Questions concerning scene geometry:
══════════════════════════════

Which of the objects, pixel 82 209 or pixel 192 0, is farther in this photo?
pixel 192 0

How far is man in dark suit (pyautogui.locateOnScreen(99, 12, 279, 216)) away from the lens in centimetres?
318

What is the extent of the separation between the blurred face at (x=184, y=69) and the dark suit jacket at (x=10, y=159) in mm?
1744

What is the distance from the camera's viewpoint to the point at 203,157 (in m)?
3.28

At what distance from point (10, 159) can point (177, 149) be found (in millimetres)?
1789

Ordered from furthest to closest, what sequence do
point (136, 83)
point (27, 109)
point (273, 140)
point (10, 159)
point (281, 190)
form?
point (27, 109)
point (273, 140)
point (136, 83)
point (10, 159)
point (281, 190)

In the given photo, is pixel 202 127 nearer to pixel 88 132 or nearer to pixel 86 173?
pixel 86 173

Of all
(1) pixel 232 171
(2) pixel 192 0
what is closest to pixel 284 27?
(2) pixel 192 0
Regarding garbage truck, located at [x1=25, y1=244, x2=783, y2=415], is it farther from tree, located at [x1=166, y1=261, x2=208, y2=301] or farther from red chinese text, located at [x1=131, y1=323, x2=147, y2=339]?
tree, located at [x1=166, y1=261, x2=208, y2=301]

══════════════════════════════

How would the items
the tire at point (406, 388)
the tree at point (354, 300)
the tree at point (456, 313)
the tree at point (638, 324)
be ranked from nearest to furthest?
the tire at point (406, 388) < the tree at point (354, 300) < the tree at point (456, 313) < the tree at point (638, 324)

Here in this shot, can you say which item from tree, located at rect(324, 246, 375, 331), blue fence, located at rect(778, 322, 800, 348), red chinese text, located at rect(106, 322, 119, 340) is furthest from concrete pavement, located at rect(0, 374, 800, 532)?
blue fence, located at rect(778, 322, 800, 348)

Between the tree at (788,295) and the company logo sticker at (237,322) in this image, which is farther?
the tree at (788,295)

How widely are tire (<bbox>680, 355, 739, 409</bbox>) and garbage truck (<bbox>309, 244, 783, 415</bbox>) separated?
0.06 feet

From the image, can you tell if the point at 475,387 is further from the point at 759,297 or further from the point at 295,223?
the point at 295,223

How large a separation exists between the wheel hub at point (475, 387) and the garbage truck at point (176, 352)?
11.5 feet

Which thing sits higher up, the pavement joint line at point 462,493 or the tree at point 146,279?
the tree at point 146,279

══════════════════════════════

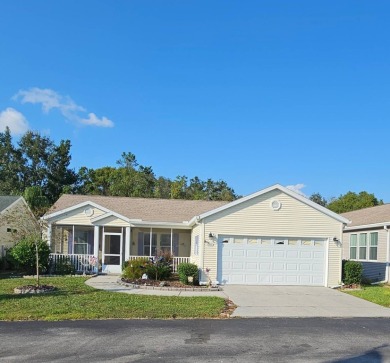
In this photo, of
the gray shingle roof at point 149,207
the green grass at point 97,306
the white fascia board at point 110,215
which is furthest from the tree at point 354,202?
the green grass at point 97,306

══════════════════════════════

> _Short problem_
Return each line of the data above that contains the string "pixel".

> _Answer to the task_
Which of the objects, pixel 82 209 or pixel 192 0, is farther in this photo?
pixel 192 0
In the given photo, is pixel 202 127 nearer to pixel 88 132 or nearer to pixel 86 173?
pixel 86 173
(1) pixel 232 171
(2) pixel 192 0
what is closest to pixel 284 27?
(2) pixel 192 0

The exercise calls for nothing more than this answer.